10. The method of claim 9, further comprising the step of filtering wavelengths captured by the SWIR detector with a filter disposed within the SWIR detector to isolate or remove predetermined wavelengths of light associated with the allergy skin testing area.

11. The method of claim 9, further comprising the step of transmitting the image captured by the SWIR detector to an electronic medical file.

12. An allergy skin test reading system, comprising:

an allergy skin test reading device including (i) a short wave infrared (SWIR) detector including a lens configured to enable the SWIR detector to capture an image of an allergy skin testing area of a patient, wherein the SWIR detector is an indium gallium arsenide (InGaAs) detector configured to detect wavelengths between (a) 1,350 nm and 1,450 nm, and (b) 1,600 nm and 1,800 nm, to detect a wheal formed on the allergy skin testing area of the patient in response to an allergen introduced to the allergy skin testing area;

a supporting structure configured to mount the InGaAs detector over the allergy skin testing area of the patient;

an illumination device mounted to the supporting structure and configured to illuminate at least a portion of the allergy skin testing area of the patient; and

a graphical user interface configured to display the image captured by the InGaAs detector.

13. The allergy skin test reading system of claim 12, wherein the SWIR detector is configured to detect the wheal formed on the allergy skin testing area of the patient during an allergen test.

14. The allergy skin test reading system of claim 12, wherein the SWIR detector comprises a filter configured to isolate or remove predetermined wavelengths of light associated with the allergy skin testing area.

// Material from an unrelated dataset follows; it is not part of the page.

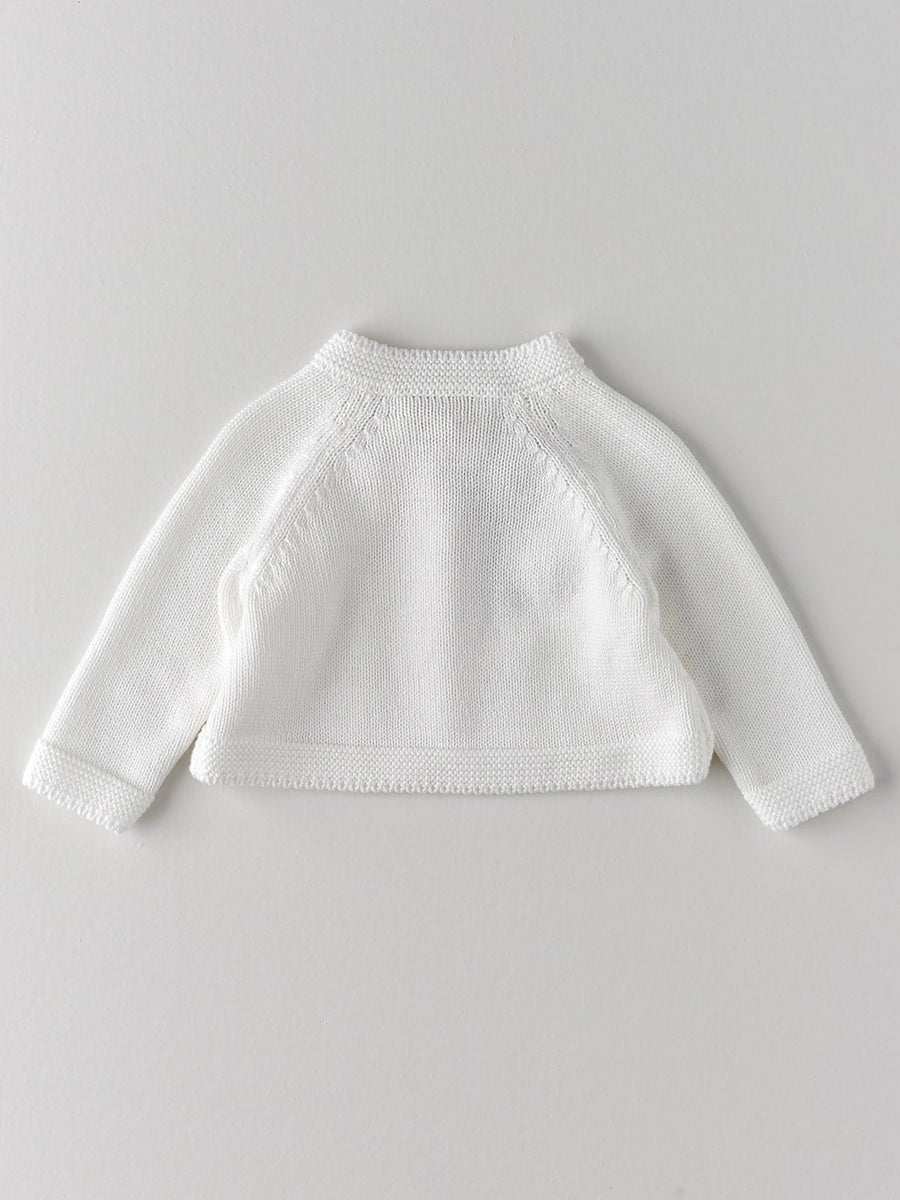 Baby Boy's Knitted Natural Cardigan - nanoshouston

15. The allergy skin test reading system of claim 14, wherein the filter is a bandpass filter that is configured to obscure veins in the allergy skin testing area to enhance detection and visibility of the wheal formed on the allergy skin testing area of the patient.

16. The allergy skin test reading system of claim 12, wherein the allergy skin test reading device further comprises a visual wavelength detector including a lens configured to enable the visual wavelength detector to capture an image of the allergy skin testing area of the patient.

17. The allergy skin test reading system of claim 12, wherein the allergy skin test reading device further comprises a processing device configured to analyze the wheal in the captured image of the allergy skin testing area of the patient and output a dimension associated with the wheal.

18. The allergy skin test reading system of claim 17, wherein the dimension associated with the wheal is a wheal diameter.

19. The allergy skin test reading system of claim 12, wherein the allergy skin test reading device further comprises a graphical user interface configured to display the captured image of the allergy skin testing area of the patient with the wheal.